Zadanie pisemne 1
Wypisz z wątku o XMMS fragment od słów "No sam XMMS" do słów "i zainstalowałem xmmplayer." włącznie.
Zadanie pisemne 2
Sprawdź, czy stwierdzenia (a), (b) i (c) zgadzają się z wątkiem o XMMS, i przy każdym odpowiedz tak lub nie, przytaczając dosłownie rozstrzygające słowa wątku. (a) Nomen usunął xmms-wma i zainstalował xmmplayer. (b) Po tej zmianie xmms-wma kompiluje się już bez problemu. (c) Użytkownik backfire ma obecnie xmms z overlaya.

Strona
■ ■ ■ ■
Szukałem troche na necie i ktoś zaproponował żeby zainstalować xmms-xmmsmplayer zamiast xmms-wma bo właściwie mplayer ma kodeki win32 wiec powinien jako wtyczka do xmmsa odtwarzac wma.

Na razie tego nie robie bo właściwie to xmms-wma mam zainstalowany i wma mi czyta tylko podczas revdep-rebuild chce się przekompilować bo krzyczy ,że ma uszkodzoną biblioteke no i wtedy się wywala.

----------

## Gabrys

A można wiedzieć do czego używasz xmms-a? Jest już wywalony z portage, więc może czas przejść na Audaciousa?

----------

## Nomen

 *Gabrys wrote:*   

> A można wiedzieć do czego używasz xmms-a? Jest już wywalony z portage, więc może czas przejść na Audaciousa?

 

Dlatego ,że audacious nei ma wtyczki media-plugins/xmms-kde  :Razz: 

Jak się pojawi to może przejde na niego  :Smile: 

----------

## kneczaj

Ja np używam xmms ponieważ płynniej się w nim lista odtwarzania przewija i jak się przesuwa okno to nie zostawia śladów  :Razz: 

----------

## Gabrys

A mi pod berylem aplikacje na GTK1 wywracają X-a albo Xgl-a  :Sad: .

----------

## Yatmai

 *Quote:*   

> A można wiedzieć do czego używasz xmms-a? Jest już wywalony z portage, więc może czas przejść na Audaciousa?

 

Nie czepiaj się chłopaka, sam próbuje się zaprzyjaźnić z Audaciousem, ale z każdym dniem coraz bardziej widzę, że to tania, niedopracowana podróbka Xmms'a  :Razz: 

Btw, musiałeś coś w konfiguracji skopać, bo mnie Xmms co prawda zajmuje troche procka przy berylu/xgl ale nie wpływa na stabilność  :Smile: 

----------

## Gabrys

 *Art.root wrote:*   

> Btw, musiałeś coś w konfiguracji skopać, bo mnie Xmms co prawda zajmuje troche procka przy berylu/xgl ale nie wpływa na stabilność 

 

No sam XMMS to nie wiem, bo nie mam, ale GTKtalog np. wywraca mi X-a albo Xgl-a.

----------

## backfire

Audacious jest za bardzo nie dopracowany, probowalem sie przesiasc na niego ale bez powodzenia, xmms kroloje nadal u mnie, teraz co prawda z overlaya jest bo ktos wyrzucil go z glonego portage  :Sad: 

----------

## Nomen

Wywaliłem xmms-wma i zainstalowałem xmmplayer.

Działa jak marzenie  :Smile: 

Jeszcze się trochę pobronię przed audaciousem.

Daję SOLVED bo rozwiązałem swój problem chociąż faktycznie xmms-wma nadal się wywala przy kompilacji.

----------

## Gabrys

A tak właściwie, to skąd miałeś tego xmms-wma? Z overlaya zugaina?

(A teraz przeczytacie to zdanie jeszcze raz i zobaczcie ilu słów z niego nie zrozumie zwykły człowiek  :Wink:  ).

----------

## Nomen

 *Gabrys wrote:*   

> A tak właściwie, to skąd miałeś tego xmms-wma? Z overlaya zugaina?
> 
> (A teraz przeczytacie to zdanie jeszcze raz i zobaczcie ilu słów z niego nie zrozumie zwykły człowiek  ).

 

Z kilku różnych miejsc, dlatego zrezygnowałem bo się wysypywały wszystkie.

Ostatnie 2 które pamietam to z betacomp-overlay oraz z tej stronki http://rapidshare.com/files/15960707/xmms.tar.gz.tar.bz2.html

W każdym razie temat dla mnie zakończony.

----------
■ ■ ■ ■
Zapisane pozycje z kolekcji
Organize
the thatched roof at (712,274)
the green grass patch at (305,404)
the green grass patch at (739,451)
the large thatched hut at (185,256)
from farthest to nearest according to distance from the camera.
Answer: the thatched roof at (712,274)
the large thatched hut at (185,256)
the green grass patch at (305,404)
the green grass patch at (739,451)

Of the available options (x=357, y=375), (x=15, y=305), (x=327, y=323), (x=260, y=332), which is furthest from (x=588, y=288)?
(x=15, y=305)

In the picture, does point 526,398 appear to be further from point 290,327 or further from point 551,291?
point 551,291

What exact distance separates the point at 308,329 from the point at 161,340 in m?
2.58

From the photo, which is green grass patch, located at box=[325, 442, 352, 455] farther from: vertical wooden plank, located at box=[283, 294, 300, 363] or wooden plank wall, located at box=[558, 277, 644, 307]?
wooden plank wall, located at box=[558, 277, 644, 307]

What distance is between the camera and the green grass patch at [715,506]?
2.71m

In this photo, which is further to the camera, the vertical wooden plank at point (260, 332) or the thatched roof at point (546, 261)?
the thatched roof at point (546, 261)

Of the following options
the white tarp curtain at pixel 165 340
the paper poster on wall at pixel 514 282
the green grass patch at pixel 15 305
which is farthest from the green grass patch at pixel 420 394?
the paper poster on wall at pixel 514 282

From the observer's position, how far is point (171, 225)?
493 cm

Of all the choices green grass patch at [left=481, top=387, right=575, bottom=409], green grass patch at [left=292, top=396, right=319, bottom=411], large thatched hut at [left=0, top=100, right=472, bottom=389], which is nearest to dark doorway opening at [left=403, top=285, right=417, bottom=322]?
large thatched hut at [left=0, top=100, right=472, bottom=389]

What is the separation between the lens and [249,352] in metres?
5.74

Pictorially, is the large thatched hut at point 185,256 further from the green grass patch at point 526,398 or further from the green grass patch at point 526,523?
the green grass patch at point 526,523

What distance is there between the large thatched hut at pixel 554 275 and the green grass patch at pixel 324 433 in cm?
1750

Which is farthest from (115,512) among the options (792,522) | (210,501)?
■ ■ ■ ■
Pełna odpowiedź 1
No sam XMMS to nie wiem, bo nie mam, ale GTKtalog np. wywraca mi X-a albo Xgl-a.

----------

## backfire

Audacious jest za bardzo nie dopracowany, probowalem sie przesiasc na niego ale bez powodzenia, xmms kroloje nadal u mnie, teraz co prawda z overlaya jest bo ktos wyrzucil go z glonego portage  :Sad: 

----------

## Nomen

Wywaliłem xmms-wma i zainstalowałem xmmplayer.

Pełna odpowiedź 2
(a) Tak: „Wywaliłem xmms-wma i zainstalowałem xmmplayer.”
(b) Nie: „xmms-wma nadal się wywala przy kompilacji.”
(c) Tak: „teraz co prawda z overlaya jest”